EXERCISE BRIEF – Please answer from the column on Gray Davis below: what measure did Davis sign early in 2002 that he had vetoed three times before?

EXCERPT PROVIDED –
______________________________
Dan Walters: Davis again needs help from liberals he once shunned
July 21, 2003
Gray Davis was a centrist triangulator during the first three years of his governorship, interposing himself as the decisive factor between business and professional groups and an increasingly liberal Legislature.
Davis collected millions of dollars in campaign funds from business executives and tilted their way on issues large and small, from modifying environmental regulations issued by state agencies to vetoing expensive worker benefit bills backed by labor unions and granting corporate tax breaks.
Liberals often fumed, but lacked leverage on Davis -- at least until his passive response to the state's energy crisis in 2001 sent his public approval ratings into a downward spiral. As Davis' popularity tanked, he knew that when he ran for re-election in 2002, he would need active support from the Democratic Party factions he had held at arm's length, such as labor unions, environmentalists, consumer advocates and gay rights activists. But that support, he found, carried a price: doing what he had been unwilling to do in the previous three years.
Davis accepted the trade-off and in 2002 shifted markedly to the left, reversing position on a number of major issues. The shift was signaled early in the year when he signed a multibillion-dollar increase in workers' compensation benefits that he had vetoed three times, and continued with an outpouring of liberal legislation, such as a landmark "global warming" measure.
As it turned out, Davis needed all the help he could get, barely defeating an error-prone Republican challenger, Bill Simon. The same election saw an upsurge in the ranks of liberal legislators with an even broader agenda of bills. The looming question was whether Davis, having won his second term, would slide back to the middle or continue to paddle his political canoe to the left.
______________________________
DATA SHOWN –
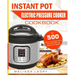 Instant Pot Electric Pressure Cooker Cookbook: Top 500 Chef-Proved Super Quick, Easy and Delicious Instant Pot Recipes for Weight Loss and Overall Hea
______________________________
ANSWER TO THIS PROBLEM – A multibillion-dollar increase in workers' compensation benefits.